Updated test suite for explainability & provenance (#696)

* Provenance tests * Embeddings tests * Test librarian * Test triples stream * Test concurrency * Entity centric graph writes * Agent tool service tests * Structured data tests * RDF tests * Addition LLM tests * Reliability tests
2026-04-30 10:56:23 +02:00 · 2026-03-13 14:27:42 +00:00 · 2026-03-13 14:27:42 +00:00 · 29b4300808
commit 29b4300808
parent e6623fc915
36 changed files with 8799 additions and 0 deletions
--- a/tests/unit/test_embeddings/test_document_embeddings_processor.py
+++ b/tests/unit/test_embeddings/test_document_embeddings_processor.py
@ -0,0 +1,164 @@
+"""
+Tests for document embeddings processor — single-chunk embedding via batch API.
+"""
+
+import pytest
+from unittest.mock import AsyncMock, MagicMock
+
+from trustgraph.embeddings.document_embeddings.embeddings import Processor
+from trustgraph.schema import (
+    Chunk, DocumentEmbeddings, ChunkEmbeddings,
+    EmbeddingsRequest, EmbeddingsResponse, Metadata,
+)
+
+
+@pytest.fixture
+def processor():
+    return Processor(
+        taskgroup=AsyncMock(),
+        id="test-doc-embeddings",
+    )
+
+
+def _make_chunk_message(chunk_text="Hello world", doc_id="doc-1",
+                        user="test", collection="default"):
+    metadata = Metadata(id=doc_id, user=user, collection=collection)
+    value = Chunk(metadata=metadata, chunk=chunk_text, document_id=doc_id)
+    msg = MagicMock()
+    msg.value.return_value = value
+    return msg
+
+
+class TestDocumentEmbeddingsProcessor:
+
+    @pytest.mark.asyncio
+    async def test_sends_single_text_as_list(self, processor):
+        """Document embeddings should wrap single chunk in a list for the API."""

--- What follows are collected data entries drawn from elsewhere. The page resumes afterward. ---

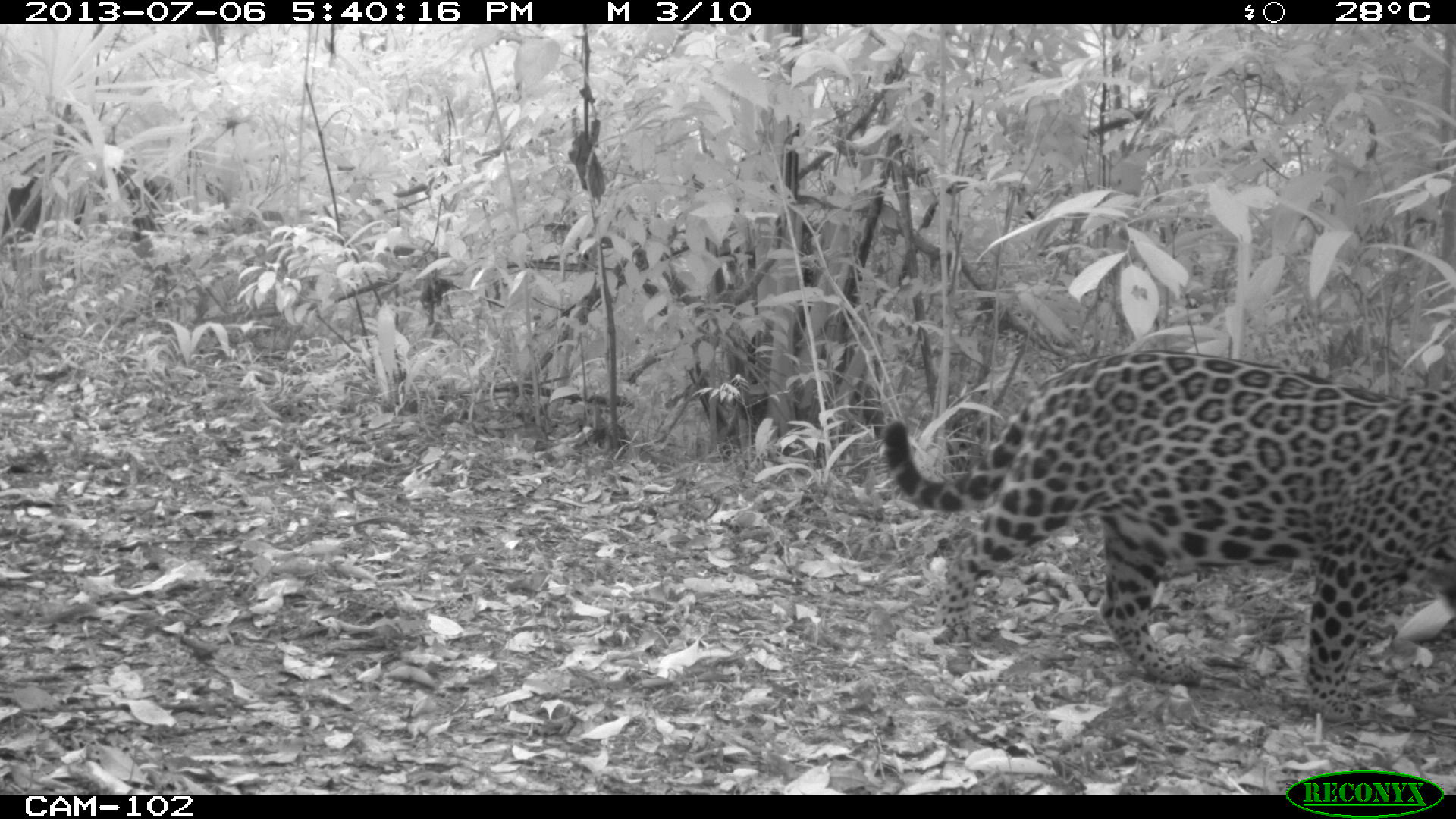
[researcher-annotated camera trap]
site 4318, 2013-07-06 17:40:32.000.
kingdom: Animalia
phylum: Chordata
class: Mammalia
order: Carnivora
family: Felidae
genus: Panthera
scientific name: Panthera onca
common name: jaguar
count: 1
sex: female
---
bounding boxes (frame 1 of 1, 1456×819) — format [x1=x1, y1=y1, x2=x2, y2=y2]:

+        msg = _make_chunk_message("test chunk text")
+
+        mock_request = AsyncMock(return_value=EmbeddingsResponse(
+            error=None, vectors=[[0.1, 0.2, 0.3]]
+        ))
+        mock_output = AsyncMock()
+
+        def flow(name):
+            if name == "embeddings-request":
+                return MagicMock(request=mock_request)
+            elif name == "output":
+                return mock_output
+            return MagicMock()
+
+        await processor.on_message(msg, MagicMock(), flow)
+
+        # Should send EmbeddingsRequest with texts=[chunk]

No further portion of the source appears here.